OpenMP uses a portable, scalable model that gives programmers a simple and flexible interface for developing parallel applications for platforms ranging from the standard desktop computer to the supercomputer.

If your application is parallelized using OpenMP or linked against a library using OpenMP (Intel MKL, OpenBLAS, etc.), the number of cores (or threads) that it can use is controlled by the environment variable OMP_NUM_THREADS. This variable must be set before you submit your job:

export OMP_NUM_THREADS=number_of_cores
sbatch --ntasks=1 --cpus-per-task=number_of_cores ...

Please note that for OpenMP, you request --ntasks=1 and then request the number of cores through the sbatch option --cpus-per-task.

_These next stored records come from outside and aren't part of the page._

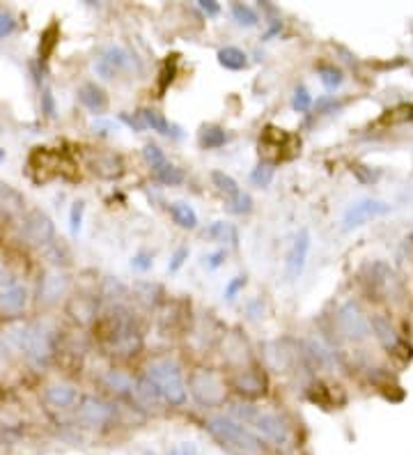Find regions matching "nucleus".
<instances>
[{
    "mask_svg": "<svg viewBox=\"0 0 413 455\" xmlns=\"http://www.w3.org/2000/svg\"><path fill=\"white\" fill-rule=\"evenodd\" d=\"M96 333L101 338V345L108 349L110 354L117 356H131L138 354L142 347V336L138 331L136 320L124 306H110L103 313L101 320L96 322Z\"/></svg>",
    "mask_w": 413,
    "mask_h": 455,
    "instance_id": "1",
    "label": "nucleus"
},
{
    "mask_svg": "<svg viewBox=\"0 0 413 455\" xmlns=\"http://www.w3.org/2000/svg\"><path fill=\"white\" fill-rule=\"evenodd\" d=\"M207 430L212 432L216 442H221L223 449H228L235 455H262L264 446L251 430L242 423L228 419V416H214L207 421Z\"/></svg>",
    "mask_w": 413,
    "mask_h": 455,
    "instance_id": "2",
    "label": "nucleus"
},
{
    "mask_svg": "<svg viewBox=\"0 0 413 455\" xmlns=\"http://www.w3.org/2000/svg\"><path fill=\"white\" fill-rule=\"evenodd\" d=\"M145 377L159 389L161 398L168 402V405L177 407L186 402V384L182 377V368H179L177 361L168 359V356L149 361L145 368Z\"/></svg>",
    "mask_w": 413,
    "mask_h": 455,
    "instance_id": "3",
    "label": "nucleus"
},
{
    "mask_svg": "<svg viewBox=\"0 0 413 455\" xmlns=\"http://www.w3.org/2000/svg\"><path fill=\"white\" fill-rule=\"evenodd\" d=\"M230 414L242 423L253 425V428L258 430L262 437H267L269 442H273L278 446L289 442V425L273 412H264V409L248 405V402H239V405L230 407Z\"/></svg>",
    "mask_w": 413,
    "mask_h": 455,
    "instance_id": "4",
    "label": "nucleus"
},
{
    "mask_svg": "<svg viewBox=\"0 0 413 455\" xmlns=\"http://www.w3.org/2000/svg\"><path fill=\"white\" fill-rule=\"evenodd\" d=\"M14 340H17L19 349H24L28 359L35 363H47L56 352L53 336L40 324L21 326L19 331H14Z\"/></svg>",
    "mask_w": 413,
    "mask_h": 455,
    "instance_id": "5",
    "label": "nucleus"
},
{
    "mask_svg": "<svg viewBox=\"0 0 413 455\" xmlns=\"http://www.w3.org/2000/svg\"><path fill=\"white\" fill-rule=\"evenodd\" d=\"M189 389L195 402H200L202 407H219L225 400V384L214 370H193L189 377Z\"/></svg>",
    "mask_w": 413,
    "mask_h": 455,
    "instance_id": "6",
    "label": "nucleus"
},
{
    "mask_svg": "<svg viewBox=\"0 0 413 455\" xmlns=\"http://www.w3.org/2000/svg\"><path fill=\"white\" fill-rule=\"evenodd\" d=\"M365 283H367V292L374 299H390V297L402 295V283L386 263L370 265V276L365 279Z\"/></svg>",
    "mask_w": 413,
    "mask_h": 455,
    "instance_id": "7",
    "label": "nucleus"
},
{
    "mask_svg": "<svg viewBox=\"0 0 413 455\" xmlns=\"http://www.w3.org/2000/svg\"><path fill=\"white\" fill-rule=\"evenodd\" d=\"M388 212H390V205L384 203V200H377V198L356 200V203L349 205V210L344 212L342 226H344V230H354V228L365 226L367 221L379 219V216H386Z\"/></svg>",
    "mask_w": 413,
    "mask_h": 455,
    "instance_id": "8",
    "label": "nucleus"
},
{
    "mask_svg": "<svg viewBox=\"0 0 413 455\" xmlns=\"http://www.w3.org/2000/svg\"><path fill=\"white\" fill-rule=\"evenodd\" d=\"M21 235H24V240L33 246H49L56 237L53 221H51L44 212L33 210L26 214L24 226H21Z\"/></svg>",
    "mask_w": 413,
    "mask_h": 455,
    "instance_id": "9",
    "label": "nucleus"
},
{
    "mask_svg": "<svg viewBox=\"0 0 413 455\" xmlns=\"http://www.w3.org/2000/svg\"><path fill=\"white\" fill-rule=\"evenodd\" d=\"M337 322H340V329L349 336L351 340H365L370 336V320L363 313V308L356 301H347L342 304V308L337 311Z\"/></svg>",
    "mask_w": 413,
    "mask_h": 455,
    "instance_id": "10",
    "label": "nucleus"
},
{
    "mask_svg": "<svg viewBox=\"0 0 413 455\" xmlns=\"http://www.w3.org/2000/svg\"><path fill=\"white\" fill-rule=\"evenodd\" d=\"M76 419L83 425H87V428H99V425H106L115 419V405H110V402L101 398H94V395H87V398L81 400Z\"/></svg>",
    "mask_w": 413,
    "mask_h": 455,
    "instance_id": "11",
    "label": "nucleus"
},
{
    "mask_svg": "<svg viewBox=\"0 0 413 455\" xmlns=\"http://www.w3.org/2000/svg\"><path fill=\"white\" fill-rule=\"evenodd\" d=\"M131 67H133V58L129 51L122 47H108L99 58H96L94 72H96V76H101L103 81H110V78H115L119 72L131 69Z\"/></svg>",
    "mask_w": 413,
    "mask_h": 455,
    "instance_id": "12",
    "label": "nucleus"
},
{
    "mask_svg": "<svg viewBox=\"0 0 413 455\" xmlns=\"http://www.w3.org/2000/svg\"><path fill=\"white\" fill-rule=\"evenodd\" d=\"M310 230L301 228L294 237V244L287 253V260H285V274H287L289 281H296L298 276L303 274V267H305V260H307V253H310Z\"/></svg>",
    "mask_w": 413,
    "mask_h": 455,
    "instance_id": "13",
    "label": "nucleus"
},
{
    "mask_svg": "<svg viewBox=\"0 0 413 455\" xmlns=\"http://www.w3.org/2000/svg\"><path fill=\"white\" fill-rule=\"evenodd\" d=\"M67 290H69V276L60 270H51L44 274V279L40 283V290H37V295H40V304L44 306H51L56 304L60 297H62Z\"/></svg>",
    "mask_w": 413,
    "mask_h": 455,
    "instance_id": "14",
    "label": "nucleus"
},
{
    "mask_svg": "<svg viewBox=\"0 0 413 455\" xmlns=\"http://www.w3.org/2000/svg\"><path fill=\"white\" fill-rule=\"evenodd\" d=\"M232 386L248 398H258V395L267 393V379L258 370H239L232 379Z\"/></svg>",
    "mask_w": 413,
    "mask_h": 455,
    "instance_id": "15",
    "label": "nucleus"
},
{
    "mask_svg": "<svg viewBox=\"0 0 413 455\" xmlns=\"http://www.w3.org/2000/svg\"><path fill=\"white\" fill-rule=\"evenodd\" d=\"M28 304V292L24 286H5L0 290V315H19Z\"/></svg>",
    "mask_w": 413,
    "mask_h": 455,
    "instance_id": "16",
    "label": "nucleus"
},
{
    "mask_svg": "<svg viewBox=\"0 0 413 455\" xmlns=\"http://www.w3.org/2000/svg\"><path fill=\"white\" fill-rule=\"evenodd\" d=\"M78 101L94 115H103L108 110V94L96 83H83L78 88Z\"/></svg>",
    "mask_w": 413,
    "mask_h": 455,
    "instance_id": "17",
    "label": "nucleus"
},
{
    "mask_svg": "<svg viewBox=\"0 0 413 455\" xmlns=\"http://www.w3.org/2000/svg\"><path fill=\"white\" fill-rule=\"evenodd\" d=\"M370 329L377 336V340L381 342V347L388 349V352L397 354V349H402V340L397 336L395 326L390 324V320H386L384 315H374L370 320Z\"/></svg>",
    "mask_w": 413,
    "mask_h": 455,
    "instance_id": "18",
    "label": "nucleus"
},
{
    "mask_svg": "<svg viewBox=\"0 0 413 455\" xmlns=\"http://www.w3.org/2000/svg\"><path fill=\"white\" fill-rule=\"evenodd\" d=\"M90 166L99 177H106V180H112V177H119L122 175V168L124 163L119 159L117 154H110V152H99L96 156H92Z\"/></svg>",
    "mask_w": 413,
    "mask_h": 455,
    "instance_id": "19",
    "label": "nucleus"
},
{
    "mask_svg": "<svg viewBox=\"0 0 413 455\" xmlns=\"http://www.w3.org/2000/svg\"><path fill=\"white\" fill-rule=\"evenodd\" d=\"M44 400L56 409L71 407L74 402H76V389H74L71 384H65V382L51 384V386H47V391H44Z\"/></svg>",
    "mask_w": 413,
    "mask_h": 455,
    "instance_id": "20",
    "label": "nucleus"
},
{
    "mask_svg": "<svg viewBox=\"0 0 413 455\" xmlns=\"http://www.w3.org/2000/svg\"><path fill=\"white\" fill-rule=\"evenodd\" d=\"M67 311H69V315L76 320V322L87 324L96 317V301L90 299V297H71Z\"/></svg>",
    "mask_w": 413,
    "mask_h": 455,
    "instance_id": "21",
    "label": "nucleus"
},
{
    "mask_svg": "<svg viewBox=\"0 0 413 455\" xmlns=\"http://www.w3.org/2000/svg\"><path fill=\"white\" fill-rule=\"evenodd\" d=\"M26 200L14 186L0 182V214H19L24 210Z\"/></svg>",
    "mask_w": 413,
    "mask_h": 455,
    "instance_id": "22",
    "label": "nucleus"
},
{
    "mask_svg": "<svg viewBox=\"0 0 413 455\" xmlns=\"http://www.w3.org/2000/svg\"><path fill=\"white\" fill-rule=\"evenodd\" d=\"M219 65L230 72H242L248 67V56L237 47H225L219 51Z\"/></svg>",
    "mask_w": 413,
    "mask_h": 455,
    "instance_id": "23",
    "label": "nucleus"
},
{
    "mask_svg": "<svg viewBox=\"0 0 413 455\" xmlns=\"http://www.w3.org/2000/svg\"><path fill=\"white\" fill-rule=\"evenodd\" d=\"M170 214H172V219H175V223L179 228L193 230L195 226H198V214H195V210L189 203H182V200H179V203H172Z\"/></svg>",
    "mask_w": 413,
    "mask_h": 455,
    "instance_id": "24",
    "label": "nucleus"
},
{
    "mask_svg": "<svg viewBox=\"0 0 413 455\" xmlns=\"http://www.w3.org/2000/svg\"><path fill=\"white\" fill-rule=\"evenodd\" d=\"M212 182L216 186V191H219L221 196H225L228 203H230L232 198H237L239 193H242L239 184L235 182V177H230L228 173H223V170H214V173H212Z\"/></svg>",
    "mask_w": 413,
    "mask_h": 455,
    "instance_id": "25",
    "label": "nucleus"
},
{
    "mask_svg": "<svg viewBox=\"0 0 413 455\" xmlns=\"http://www.w3.org/2000/svg\"><path fill=\"white\" fill-rule=\"evenodd\" d=\"M140 120H142V124L145 126H149L152 131H156V133H163V136H170V122L165 120V117L159 113V110H154V108H142L140 110Z\"/></svg>",
    "mask_w": 413,
    "mask_h": 455,
    "instance_id": "26",
    "label": "nucleus"
},
{
    "mask_svg": "<svg viewBox=\"0 0 413 455\" xmlns=\"http://www.w3.org/2000/svg\"><path fill=\"white\" fill-rule=\"evenodd\" d=\"M205 237L212 242H230L237 244V230L225 221H214L212 226L205 230Z\"/></svg>",
    "mask_w": 413,
    "mask_h": 455,
    "instance_id": "27",
    "label": "nucleus"
},
{
    "mask_svg": "<svg viewBox=\"0 0 413 455\" xmlns=\"http://www.w3.org/2000/svg\"><path fill=\"white\" fill-rule=\"evenodd\" d=\"M103 382L110 391H115L117 395H133V389H136V384L131 382V377L122 375V372L117 370H110L106 377H103Z\"/></svg>",
    "mask_w": 413,
    "mask_h": 455,
    "instance_id": "28",
    "label": "nucleus"
},
{
    "mask_svg": "<svg viewBox=\"0 0 413 455\" xmlns=\"http://www.w3.org/2000/svg\"><path fill=\"white\" fill-rule=\"evenodd\" d=\"M225 143H228V133L221 126H205L200 131V145L205 150H216V147H221Z\"/></svg>",
    "mask_w": 413,
    "mask_h": 455,
    "instance_id": "29",
    "label": "nucleus"
},
{
    "mask_svg": "<svg viewBox=\"0 0 413 455\" xmlns=\"http://www.w3.org/2000/svg\"><path fill=\"white\" fill-rule=\"evenodd\" d=\"M142 156H145V161H147V166L152 168V173H161V170L168 166V159H165V154L159 145H154V143H147L145 145V150H142Z\"/></svg>",
    "mask_w": 413,
    "mask_h": 455,
    "instance_id": "30",
    "label": "nucleus"
},
{
    "mask_svg": "<svg viewBox=\"0 0 413 455\" xmlns=\"http://www.w3.org/2000/svg\"><path fill=\"white\" fill-rule=\"evenodd\" d=\"M232 17H235V21L239 26H246V28H253V26L260 24L258 12H255L251 5H244V3L232 5Z\"/></svg>",
    "mask_w": 413,
    "mask_h": 455,
    "instance_id": "31",
    "label": "nucleus"
},
{
    "mask_svg": "<svg viewBox=\"0 0 413 455\" xmlns=\"http://www.w3.org/2000/svg\"><path fill=\"white\" fill-rule=\"evenodd\" d=\"M58 40H60V31H58L56 24L49 26L47 31L42 33V42H40V58H42V60H49V56L53 53Z\"/></svg>",
    "mask_w": 413,
    "mask_h": 455,
    "instance_id": "32",
    "label": "nucleus"
},
{
    "mask_svg": "<svg viewBox=\"0 0 413 455\" xmlns=\"http://www.w3.org/2000/svg\"><path fill=\"white\" fill-rule=\"evenodd\" d=\"M319 81L326 90H335V88L342 85V72L333 65H324L319 67Z\"/></svg>",
    "mask_w": 413,
    "mask_h": 455,
    "instance_id": "33",
    "label": "nucleus"
},
{
    "mask_svg": "<svg viewBox=\"0 0 413 455\" xmlns=\"http://www.w3.org/2000/svg\"><path fill=\"white\" fill-rule=\"evenodd\" d=\"M154 177L165 186H177L184 182V173L177 166H172V163H168V166H165L161 173H156Z\"/></svg>",
    "mask_w": 413,
    "mask_h": 455,
    "instance_id": "34",
    "label": "nucleus"
},
{
    "mask_svg": "<svg viewBox=\"0 0 413 455\" xmlns=\"http://www.w3.org/2000/svg\"><path fill=\"white\" fill-rule=\"evenodd\" d=\"M273 180V166L271 163H260L258 168H253L251 173V182L255 186H269Z\"/></svg>",
    "mask_w": 413,
    "mask_h": 455,
    "instance_id": "35",
    "label": "nucleus"
},
{
    "mask_svg": "<svg viewBox=\"0 0 413 455\" xmlns=\"http://www.w3.org/2000/svg\"><path fill=\"white\" fill-rule=\"evenodd\" d=\"M312 106V97L307 92L305 85H298L294 90V97H292V108L298 110V113H305V110H310Z\"/></svg>",
    "mask_w": 413,
    "mask_h": 455,
    "instance_id": "36",
    "label": "nucleus"
},
{
    "mask_svg": "<svg viewBox=\"0 0 413 455\" xmlns=\"http://www.w3.org/2000/svg\"><path fill=\"white\" fill-rule=\"evenodd\" d=\"M228 210L232 214H248L253 210V198H251V193H246L242 191L237 198H232L230 203H228Z\"/></svg>",
    "mask_w": 413,
    "mask_h": 455,
    "instance_id": "37",
    "label": "nucleus"
},
{
    "mask_svg": "<svg viewBox=\"0 0 413 455\" xmlns=\"http://www.w3.org/2000/svg\"><path fill=\"white\" fill-rule=\"evenodd\" d=\"M47 249V256H49V260L51 263H56V265H60V263H67V258H69V251H67V246L62 244V242H51L49 246H44Z\"/></svg>",
    "mask_w": 413,
    "mask_h": 455,
    "instance_id": "38",
    "label": "nucleus"
},
{
    "mask_svg": "<svg viewBox=\"0 0 413 455\" xmlns=\"http://www.w3.org/2000/svg\"><path fill=\"white\" fill-rule=\"evenodd\" d=\"M14 31H17V21L10 12H0V40H5V37H10Z\"/></svg>",
    "mask_w": 413,
    "mask_h": 455,
    "instance_id": "39",
    "label": "nucleus"
},
{
    "mask_svg": "<svg viewBox=\"0 0 413 455\" xmlns=\"http://www.w3.org/2000/svg\"><path fill=\"white\" fill-rule=\"evenodd\" d=\"M83 210H85V205L76 200L71 207V216H69V228H71V235H78L81 230V221H83Z\"/></svg>",
    "mask_w": 413,
    "mask_h": 455,
    "instance_id": "40",
    "label": "nucleus"
},
{
    "mask_svg": "<svg viewBox=\"0 0 413 455\" xmlns=\"http://www.w3.org/2000/svg\"><path fill=\"white\" fill-rule=\"evenodd\" d=\"M246 283H248L246 276H237V279H232V281L228 283V288H225V299H228V301L235 299V297L239 295V290L246 288Z\"/></svg>",
    "mask_w": 413,
    "mask_h": 455,
    "instance_id": "41",
    "label": "nucleus"
},
{
    "mask_svg": "<svg viewBox=\"0 0 413 455\" xmlns=\"http://www.w3.org/2000/svg\"><path fill=\"white\" fill-rule=\"evenodd\" d=\"M175 72H177V60H172V65H170V60L165 63V69L161 72V83H159V92H163L165 88H168V85L172 83V78H175Z\"/></svg>",
    "mask_w": 413,
    "mask_h": 455,
    "instance_id": "42",
    "label": "nucleus"
},
{
    "mask_svg": "<svg viewBox=\"0 0 413 455\" xmlns=\"http://www.w3.org/2000/svg\"><path fill=\"white\" fill-rule=\"evenodd\" d=\"M131 267L133 270H140V272H147L149 267H152V253H136V256L131 258Z\"/></svg>",
    "mask_w": 413,
    "mask_h": 455,
    "instance_id": "43",
    "label": "nucleus"
},
{
    "mask_svg": "<svg viewBox=\"0 0 413 455\" xmlns=\"http://www.w3.org/2000/svg\"><path fill=\"white\" fill-rule=\"evenodd\" d=\"M186 258H189V249H186V246H182V249H177V251H175V256L170 258L168 270H170V272H177L179 267H182V265L186 263Z\"/></svg>",
    "mask_w": 413,
    "mask_h": 455,
    "instance_id": "44",
    "label": "nucleus"
},
{
    "mask_svg": "<svg viewBox=\"0 0 413 455\" xmlns=\"http://www.w3.org/2000/svg\"><path fill=\"white\" fill-rule=\"evenodd\" d=\"M42 110L49 117L56 115V101H53V94H51V90H44L42 92Z\"/></svg>",
    "mask_w": 413,
    "mask_h": 455,
    "instance_id": "45",
    "label": "nucleus"
},
{
    "mask_svg": "<svg viewBox=\"0 0 413 455\" xmlns=\"http://www.w3.org/2000/svg\"><path fill=\"white\" fill-rule=\"evenodd\" d=\"M198 7L207 14V17H216V14L221 12V5L216 3V0H198Z\"/></svg>",
    "mask_w": 413,
    "mask_h": 455,
    "instance_id": "46",
    "label": "nucleus"
},
{
    "mask_svg": "<svg viewBox=\"0 0 413 455\" xmlns=\"http://www.w3.org/2000/svg\"><path fill=\"white\" fill-rule=\"evenodd\" d=\"M119 120H122L124 124H129L131 129H136V131H140V129H145V124H142V120H140V115H129V113H122L119 115Z\"/></svg>",
    "mask_w": 413,
    "mask_h": 455,
    "instance_id": "47",
    "label": "nucleus"
},
{
    "mask_svg": "<svg viewBox=\"0 0 413 455\" xmlns=\"http://www.w3.org/2000/svg\"><path fill=\"white\" fill-rule=\"evenodd\" d=\"M225 260V251H219V253H212L209 258H205V265L209 270H216V267H221Z\"/></svg>",
    "mask_w": 413,
    "mask_h": 455,
    "instance_id": "48",
    "label": "nucleus"
},
{
    "mask_svg": "<svg viewBox=\"0 0 413 455\" xmlns=\"http://www.w3.org/2000/svg\"><path fill=\"white\" fill-rule=\"evenodd\" d=\"M5 283H7V272L3 270V267H0V290L5 288Z\"/></svg>",
    "mask_w": 413,
    "mask_h": 455,
    "instance_id": "49",
    "label": "nucleus"
},
{
    "mask_svg": "<svg viewBox=\"0 0 413 455\" xmlns=\"http://www.w3.org/2000/svg\"><path fill=\"white\" fill-rule=\"evenodd\" d=\"M5 356H7V345L0 340V359H5Z\"/></svg>",
    "mask_w": 413,
    "mask_h": 455,
    "instance_id": "50",
    "label": "nucleus"
},
{
    "mask_svg": "<svg viewBox=\"0 0 413 455\" xmlns=\"http://www.w3.org/2000/svg\"><path fill=\"white\" fill-rule=\"evenodd\" d=\"M3 159H5V152H3V150H0V161H3Z\"/></svg>",
    "mask_w": 413,
    "mask_h": 455,
    "instance_id": "51",
    "label": "nucleus"
}]
</instances>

NOTE: if OMP_NUM_THREADS is not set, your application will either use one core only, or will attempt to use all cores that it can find, stealing' them from other jobs if needed. In other words, your job will either use too few or too many cores.

Pthreads and other threaded applications

Their behavior is similar to OpenMP applications. It is important to limit the number of threads that the application spawns. There is no standard way to do this, so be sure to check the application's documentation on how to do this. Usually a program supports at least one of four ways to limit itself to N threads:

  • it understands the OMP_NUM_THREADS=N environment variable,
  • it has its own environment variable, such as GMX_NUM_THREADS=N for Gromacs,
  • it has a command-line option, such as -nt N (for Gromacs), or
  • it has an input-file option, such as num_threads N.

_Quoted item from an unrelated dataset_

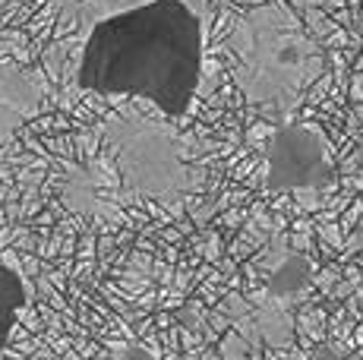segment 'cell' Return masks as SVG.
I'll return each instance as SVG.
<instances>
[{"mask_svg":"<svg viewBox=\"0 0 363 360\" xmlns=\"http://www.w3.org/2000/svg\"><path fill=\"white\" fill-rule=\"evenodd\" d=\"M215 0H89L79 10L76 86L139 95L164 117L190 114Z\"/></svg>","mask_w":363,"mask_h":360,"instance_id":"obj_1","label":"cell"},{"mask_svg":"<svg viewBox=\"0 0 363 360\" xmlns=\"http://www.w3.org/2000/svg\"><path fill=\"white\" fill-rule=\"evenodd\" d=\"M234 79L250 105H275L288 114L323 70V54L284 4L243 13L228 35Z\"/></svg>","mask_w":363,"mask_h":360,"instance_id":"obj_2","label":"cell"},{"mask_svg":"<svg viewBox=\"0 0 363 360\" xmlns=\"http://www.w3.org/2000/svg\"><path fill=\"white\" fill-rule=\"evenodd\" d=\"M101 133L127 193L171 206L199 186L184 162V142L167 123L143 114H127L111 117Z\"/></svg>","mask_w":363,"mask_h":360,"instance_id":"obj_3","label":"cell"},{"mask_svg":"<svg viewBox=\"0 0 363 360\" xmlns=\"http://www.w3.org/2000/svg\"><path fill=\"white\" fill-rule=\"evenodd\" d=\"M265 186L272 193L319 190L332 174L329 145L323 133L306 123H284L265 145Z\"/></svg>","mask_w":363,"mask_h":360,"instance_id":"obj_4","label":"cell"},{"mask_svg":"<svg viewBox=\"0 0 363 360\" xmlns=\"http://www.w3.org/2000/svg\"><path fill=\"white\" fill-rule=\"evenodd\" d=\"M41 99H45L41 76L13 64H0V142H6L29 117L38 114Z\"/></svg>","mask_w":363,"mask_h":360,"instance_id":"obj_5","label":"cell"},{"mask_svg":"<svg viewBox=\"0 0 363 360\" xmlns=\"http://www.w3.org/2000/svg\"><path fill=\"white\" fill-rule=\"evenodd\" d=\"M23 300H26V291H23V281H19V275L10 272V269L0 262V348L10 342L13 325L19 322Z\"/></svg>","mask_w":363,"mask_h":360,"instance_id":"obj_6","label":"cell"},{"mask_svg":"<svg viewBox=\"0 0 363 360\" xmlns=\"http://www.w3.org/2000/svg\"><path fill=\"white\" fill-rule=\"evenodd\" d=\"M4 6H6V0H0V10H4Z\"/></svg>","mask_w":363,"mask_h":360,"instance_id":"obj_7","label":"cell"}]
</instances>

If you are unsure about the program's behavior, please contact us and we will analyze it.

Tips and Tricks

GNU libgomp

Virtually all OpenMP programs compiling using the GNU compilers use the GNU libgomp library. As such, some environment variables may make your program run faster or they may make it run much worse. It is safer not to use them than to use them without testing whether they help or not.

OMP_PROC_BIND
Binds threads to cores. This option is relatively safe to use. Some programs may run much slower with this option. To use, set the OMP_PROC_BIND environment variable to true before submitting the job (or in a job script):
export OMP_PROC_BIND=true
bsub -n 4 my_program
GOMP_CPU_AFFINITY
Binds specific threads to specific cores. Some programs may run much slower with this option. This is strongly discouraged: in most cases the OMP_PROC_BIND option is sufficient. To use it anyway, set the GOMP_CPU_AFFINITY environment variable in a job script (e.g., my_script.sh) according to the cores assigned by LSF:
#!/bin/bash
export GOMP_CPU_AFFINITY="${LSB_BIND_CPU_LIST//,/ }"
my_program
and submit the script to LSF:
bsub -n 4 < my_script.sh

Intel OpenMP library

Use the KMP_AFFINITY environment variable to control affinity. For example,

KMP_AFFINITY=compact

Refer to the Intel compiler documentation for details and other options.